If those solutions don't work due to the files size, try one of the solutions below.
Copy large files with the terminal
The quickest way to upload large files or folders from a laptop or server to the DSRI is to use the oc
command line interface.
To install the oc
client on your laptop/server, visit the Install the client page
oc cp
directly copy, and overwrite existing files, from a laptop or server to an Application pod on the DSRI.
First get the <pod_id>
using your application name:
oc get pod --selector app=<my_application_name>
Copy from local to pod
Folders are uploaded recursively by default:
oc cp <folder_to_copy> <pod_id>:<absolute_path_in_pod>
You need to provide the absolute (full) path where you want to copy it in the pod. Use your application workspace path, e.g. /home/jovyan
for JupyterLab or /home/rstudio
for RStudio)
For example:
oc cp my-folder jupyterlab-000:/home/jovyan
You can also use this one-liner to automatically get the pod ID based on your app label:
oc get pod --selector app=<my_application_name> | xargs -I{} oc cp <folder_to_copy> {}:<absolute_path_in_pod>
Copy from pod to local
Just do the inverse:
oc cp <pod_ID>:<path_to_copy> <local_destination>
Download data from SURFdrive
You can download data from your SURFdrive to your pod by creating a public link to the file:
- Go to the file in SURFdrive you'd like to share
- Click share and the create public link
- Fill in a name for the public link (like DSRI). The name does not matter much, but it can help you keep track of the goal of the public link.
- Click copy to clipboard
- Visit link in browser and copy the direct URL displayed on that page.

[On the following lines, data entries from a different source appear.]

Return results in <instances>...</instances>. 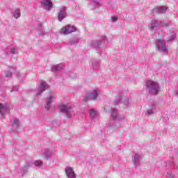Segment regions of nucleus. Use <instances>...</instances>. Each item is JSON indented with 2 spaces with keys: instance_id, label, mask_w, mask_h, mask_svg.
<instances>
[{
  "instance_id": "1",
  "label": "nucleus",
  "mask_w": 178,
  "mask_h": 178,
  "mask_svg": "<svg viewBox=\"0 0 178 178\" xmlns=\"http://www.w3.org/2000/svg\"><path fill=\"white\" fill-rule=\"evenodd\" d=\"M60 111L63 113H65L67 118H70L73 115V106L69 103L62 104L60 106Z\"/></svg>"
},
{
  "instance_id": "2",
  "label": "nucleus",
  "mask_w": 178,
  "mask_h": 178,
  "mask_svg": "<svg viewBox=\"0 0 178 178\" xmlns=\"http://www.w3.org/2000/svg\"><path fill=\"white\" fill-rule=\"evenodd\" d=\"M146 90L149 94H158L159 92V84L153 81H147L146 83Z\"/></svg>"
},
{
  "instance_id": "3",
  "label": "nucleus",
  "mask_w": 178,
  "mask_h": 178,
  "mask_svg": "<svg viewBox=\"0 0 178 178\" xmlns=\"http://www.w3.org/2000/svg\"><path fill=\"white\" fill-rule=\"evenodd\" d=\"M54 102H55V93L50 91L45 101V108L47 111H51V105Z\"/></svg>"
},
{
  "instance_id": "4",
  "label": "nucleus",
  "mask_w": 178,
  "mask_h": 178,
  "mask_svg": "<svg viewBox=\"0 0 178 178\" xmlns=\"http://www.w3.org/2000/svg\"><path fill=\"white\" fill-rule=\"evenodd\" d=\"M111 120H113L114 122H122V120H124L126 118L123 115H119L116 108H111Z\"/></svg>"
},
{
  "instance_id": "5",
  "label": "nucleus",
  "mask_w": 178,
  "mask_h": 178,
  "mask_svg": "<svg viewBox=\"0 0 178 178\" xmlns=\"http://www.w3.org/2000/svg\"><path fill=\"white\" fill-rule=\"evenodd\" d=\"M101 94V90L98 88L93 89L90 91V93L87 94L85 100L86 101H91L92 99H97L98 98V96Z\"/></svg>"
},
{
  "instance_id": "6",
  "label": "nucleus",
  "mask_w": 178,
  "mask_h": 178,
  "mask_svg": "<svg viewBox=\"0 0 178 178\" xmlns=\"http://www.w3.org/2000/svg\"><path fill=\"white\" fill-rule=\"evenodd\" d=\"M156 47L159 52H166L168 47H166V42L161 39L156 41Z\"/></svg>"
},
{
  "instance_id": "7",
  "label": "nucleus",
  "mask_w": 178,
  "mask_h": 178,
  "mask_svg": "<svg viewBox=\"0 0 178 178\" xmlns=\"http://www.w3.org/2000/svg\"><path fill=\"white\" fill-rule=\"evenodd\" d=\"M49 86L47 82L42 81L40 82V86L37 88V90L35 91V95L38 97V95H41L46 90H49Z\"/></svg>"
},
{
  "instance_id": "8",
  "label": "nucleus",
  "mask_w": 178,
  "mask_h": 178,
  "mask_svg": "<svg viewBox=\"0 0 178 178\" xmlns=\"http://www.w3.org/2000/svg\"><path fill=\"white\" fill-rule=\"evenodd\" d=\"M74 31H76V27L68 25L63 27L60 33L64 35H67V34H72V33H74Z\"/></svg>"
},
{
  "instance_id": "9",
  "label": "nucleus",
  "mask_w": 178,
  "mask_h": 178,
  "mask_svg": "<svg viewBox=\"0 0 178 178\" xmlns=\"http://www.w3.org/2000/svg\"><path fill=\"white\" fill-rule=\"evenodd\" d=\"M66 16H67V13L66 12V7H61L58 14V21L62 22L63 19L66 18Z\"/></svg>"
},
{
  "instance_id": "10",
  "label": "nucleus",
  "mask_w": 178,
  "mask_h": 178,
  "mask_svg": "<svg viewBox=\"0 0 178 178\" xmlns=\"http://www.w3.org/2000/svg\"><path fill=\"white\" fill-rule=\"evenodd\" d=\"M41 6L43 9L49 12L52 9V1L51 0H42Z\"/></svg>"
},
{
  "instance_id": "11",
  "label": "nucleus",
  "mask_w": 178,
  "mask_h": 178,
  "mask_svg": "<svg viewBox=\"0 0 178 178\" xmlns=\"http://www.w3.org/2000/svg\"><path fill=\"white\" fill-rule=\"evenodd\" d=\"M106 127H108V129H110V130H113V131H115V130H118V129H120V123L118 122H112V121H110L106 124Z\"/></svg>"
},
{
  "instance_id": "12",
  "label": "nucleus",
  "mask_w": 178,
  "mask_h": 178,
  "mask_svg": "<svg viewBox=\"0 0 178 178\" xmlns=\"http://www.w3.org/2000/svg\"><path fill=\"white\" fill-rule=\"evenodd\" d=\"M65 175L67 178H76V172L72 167H66L65 169Z\"/></svg>"
},
{
  "instance_id": "13",
  "label": "nucleus",
  "mask_w": 178,
  "mask_h": 178,
  "mask_svg": "<svg viewBox=\"0 0 178 178\" xmlns=\"http://www.w3.org/2000/svg\"><path fill=\"white\" fill-rule=\"evenodd\" d=\"M161 23L158 21L154 20L152 22L151 24L148 25L149 30L150 31H156L158 30V27H159V25Z\"/></svg>"
},
{
  "instance_id": "14",
  "label": "nucleus",
  "mask_w": 178,
  "mask_h": 178,
  "mask_svg": "<svg viewBox=\"0 0 178 178\" xmlns=\"http://www.w3.org/2000/svg\"><path fill=\"white\" fill-rule=\"evenodd\" d=\"M9 113V106L0 103V115L2 118Z\"/></svg>"
},
{
  "instance_id": "15",
  "label": "nucleus",
  "mask_w": 178,
  "mask_h": 178,
  "mask_svg": "<svg viewBox=\"0 0 178 178\" xmlns=\"http://www.w3.org/2000/svg\"><path fill=\"white\" fill-rule=\"evenodd\" d=\"M166 12L165 6H158L153 9V13L161 15V13H165Z\"/></svg>"
},
{
  "instance_id": "16",
  "label": "nucleus",
  "mask_w": 178,
  "mask_h": 178,
  "mask_svg": "<svg viewBox=\"0 0 178 178\" xmlns=\"http://www.w3.org/2000/svg\"><path fill=\"white\" fill-rule=\"evenodd\" d=\"M63 67H65V65H63V64H58L53 67L51 70L52 72H59V70L63 69Z\"/></svg>"
},
{
  "instance_id": "17",
  "label": "nucleus",
  "mask_w": 178,
  "mask_h": 178,
  "mask_svg": "<svg viewBox=\"0 0 178 178\" xmlns=\"http://www.w3.org/2000/svg\"><path fill=\"white\" fill-rule=\"evenodd\" d=\"M124 108H129V106H131V99L127 97L126 98L124 102Z\"/></svg>"
},
{
  "instance_id": "18",
  "label": "nucleus",
  "mask_w": 178,
  "mask_h": 178,
  "mask_svg": "<svg viewBox=\"0 0 178 178\" xmlns=\"http://www.w3.org/2000/svg\"><path fill=\"white\" fill-rule=\"evenodd\" d=\"M44 159H51L52 156V152L51 150H47L43 154Z\"/></svg>"
},
{
  "instance_id": "19",
  "label": "nucleus",
  "mask_w": 178,
  "mask_h": 178,
  "mask_svg": "<svg viewBox=\"0 0 178 178\" xmlns=\"http://www.w3.org/2000/svg\"><path fill=\"white\" fill-rule=\"evenodd\" d=\"M98 115V113L95 109H91L89 112V116L90 119H95Z\"/></svg>"
},
{
  "instance_id": "20",
  "label": "nucleus",
  "mask_w": 178,
  "mask_h": 178,
  "mask_svg": "<svg viewBox=\"0 0 178 178\" xmlns=\"http://www.w3.org/2000/svg\"><path fill=\"white\" fill-rule=\"evenodd\" d=\"M140 159H141V155L135 154L133 157V162H134V165H137Z\"/></svg>"
},
{
  "instance_id": "21",
  "label": "nucleus",
  "mask_w": 178,
  "mask_h": 178,
  "mask_svg": "<svg viewBox=\"0 0 178 178\" xmlns=\"http://www.w3.org/2000/svg\"><path fill=\"white\" fill-rule=\"evenodd\" d=\"M38 34L41 37H44V35H45V31H44V27L41 24L38 27Z\"/></svg>"
},
{
  "instance_id": "22",
  "label": "nucleus",
  "mask_w": 178,
  "mask_h": 178,
  "mask_svg": "<svg viewBox=\"0 0 178 178\" xmlns=\"http://www.w3.org/2000/svg\"><path fill=\"white\" fill-rule=\"evenodd\" d=\"M154 113H155V106H152L151 109L147 110L146 112V115H147V116H150V115H154Z\"/></svg>"
},
{
  "instance_id": "23",
  "label": "nucleus",
  "mask_w": 178,
  "mask_h": 178,
  "mask_svg": "<svg viewBox=\"0 0 178 178\" xmlns=\"http://www.w3.org/2000/svg\"><path fill=\"white\" fill-rule=\"evenodd\" d=\"M20 9H15L13 13V17H15V19H19V17H20Z\"/></svg>"
},
{
  "instance_id": "24",
  "label": "nucleus",
  "mask_w": 178,
  "mask_h": 178,
  "mask_svg": "<svg viewBox=\"0 0 178 178\" xmlns=\"http://www.w3.org/2000/svg\"><path fill=\"white\" fill-rule=\"evenodd\" d=\"M19 121L18 119H15L13 123V129H19Z\"/></svg>"
},
{
  "instance_id": "25",
  "label": "nucleus",
  "mask_w": 178,
  "mask_h": 178,
  "mask_svg": "<svg viewBox=\"0 0 178 178\" xmlns=\"http://www.w3.org/2000/svg\"><path fill=\"white\" fill-rule=\"evenodd\" d=\"M44 161L42 160H35L33 161V166H42Z\"/></svg>"
},
{
  "instance_id": "26",
  "label": "nucleus",
  "mask_w": 178,
  "mask_h": 178,
  "mask_svg": "<svg viewBox=\"0 0 178 178\" xmlns=\"http://www.w3.org/2000/svg\"><path fill=\"white\" fill-rule=\"evenodd\" d=\"M176 38V33L175 32H172L170 33L168 36V41H173Z\"/></svg>"
},
{
  "instance_id": "27",
  "label": "nucleus",
  "mask_w": 178,
  "mask_h": 178,
  "mask_svg": "<svg viewBox=\"0 0 178 178\" xmlns=\"http://www.w3.org/2000/svg\"><path fill=\"white\" fill-rule=\"evenodd\" d=\"M120 101H122V96L120 95H118L115 98V101L113 102L114 105H118V104H120Z\"/></svg>"
},
{
  "instance_id": "28",
  "label": "nucleus",
  "mask_w": 178,
  "mask_h": 178,
  "mask_svg": "<svg viewBox=\"0 0 178 178\" xmlns=\"http://www.w3.org/2000/svg\"><path fill=\"white\" fill-rule=\"evenodd\" d=\"M31 166H34L33 161H29V162L26 163L24 168H25V169H29V168H31Z\"/></svg>"
},
{
  "instance_id": "29",
  "label": "nucleus",
  "mask_w": 178,
  "mask_h": 178,
  "mask_svg": "<svg viewBox=\"0 0 178 178\" xmlns=\"http://www.w3.org/2000/svg\"><path fill=\"white\" fill-rule=\"evenodd\" d=\"M101 44H102V42L101 41H98L95 43L92 44V47H94V48H99V47H101Z\"/></svg>"
},
{
  "instance_id": "30",
  "label": "nucleus",
  "mask_w": 178,
  "mask_h": 178,
  "mask_svg": "<svg viewBox=\"0 0 178 178\" xmlns=\"http://www.w3.org/2000/svg\"><path fill=\"white\" fill-rule=\"evenodd\" d=\"M92 5L95 8H99V6H101V5H99V3L95 1H92Z\"/></svg>"
},
{
  "instance_id": "31",
  "label": "nucleus",
  "mask_w": 178,
  "mask_h": 178,
  "mask_svg": "<svg viewBox=\"0 0 178 178\" xmlns=\"http://www.w3.org/2000/svg\"><path fill=\"white\" fill-rule=\"evenodd\" d=\"M79 42V38H73L70 40V44L72 45V44H77Z\"/></svg>"
},
{
  "instance_id": "32",
  "label": "nucleus",
  "mask_w": 178,
  "mask_h": 178,
  "mask_svg": "<svg viewBox=\"0 0 178 178\" xmlns=\"http://www.w3.org/2000/svg\"><path fill=\"white\" fill-rule=\"evenodd\" d=\"M174 175L173 174H172V172H168L167 173V178H174Z\"/></svg>"
},
{
  "instance_id": "33",
  "label": "nucleus",
  "mask_w": 178,
  "mask_h": 178,
  "mask_svg": "<svg viewBox=\"0 0 178 178\" xmlns=\"http://www.w3.org/2000/svg\"><path fill=\"white\" fill-rule=\"evenodd\" d=\"M10 54H12V55H13V54H16V49L15 48L10 49Z\"/></svg>"
},
{
  "instance_id": "34",
  "label": "nucleus",
  "mask_w": 178,
  "mask_h": 178,
  "mask_svg": "<svg viewBox=\"0 0 178 178\" xmlns=\"http://www.w3.org/2000/svg\"><path fill=\"white\" fill-rule=\"evenodd\" d=\"M111 20L112 22H116L118 20V16H113Z\"/></svg>"
},
{
  "instance_id": "35",
  "label": "nucleus",
  "mask_w": 178,
  "mask_h": 178,
  "mask_svg": "<svg viewBox=\"0 0 178 178\" xmlns=\"http://www.w3.org/2000/svg\"><path fill=\"white\" fill-rule=\"evenodd\" d=\"M17 90H19V86L13 87V91H17Z\"/></svg>"
},
{
  "instance_id": "36",
  "label": "nucleus",
  "mask_w": 178,
  "mask_h": 178,
  "mask_svg": "<svg viewBox=\"0 0 178 178\" xmlns=\"http://www.w3.org/2000/svg\"><path fill=\"white\" fill-rule=\"evenodd\" d=\"M6 77H12V72H9L6 74Z\"/></svg>"
}]
</instances>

- Use the direct URL you just copied to download the file using either wget or curl (e.g. "wget https://surfdrive.surf.nl/files/index.php/s/5mFwyAKj4UexlJb/download")

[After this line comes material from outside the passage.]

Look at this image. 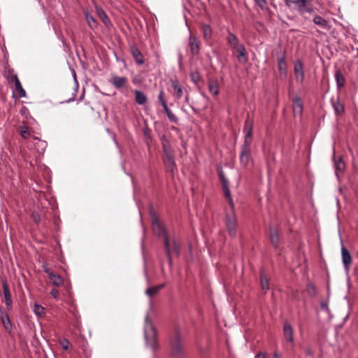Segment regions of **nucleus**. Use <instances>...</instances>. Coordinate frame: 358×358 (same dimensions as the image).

- Revoke link in the SURFdrive portal
Synchronizes files with oc rsync
If you have a lot of large files and/or they are updated regularly, you can use rsync
as it synchronizes the files if they already exist, preventing duplication and making synchronization faster. You can also see the progress with rsync
which you cannot with cp
. And if the upload is stopped for any reason rsync
should pick it up from where it stopped (instead of restarting from scratch like oc cp
does)
Rsync does not work with symlinks (created with ln -s
)
Sync local to pod
oc rsync --progress <folder_to_sync> <pod-id>:<sync_path_in_pod>
You can also use this one-liner to automatically get the pod ID based on your app label:
oc get pod --selector app=<my_application_name> | xargs -I{} oc rsync --progress <folder_to_sync> {}:<absolute_path_in_pod>
Sync pod to local
Again, do the inverse:
oc rsync --progress <pod-id>:<folder_to_sync> <local_destination_to_sync>
More options
You can use more options to improve the upload of large files:
--compress | compress file data during the transfer |
---|---|
--delete | delete files not present in source |
--watch | Watch directory for changes and resync automatically |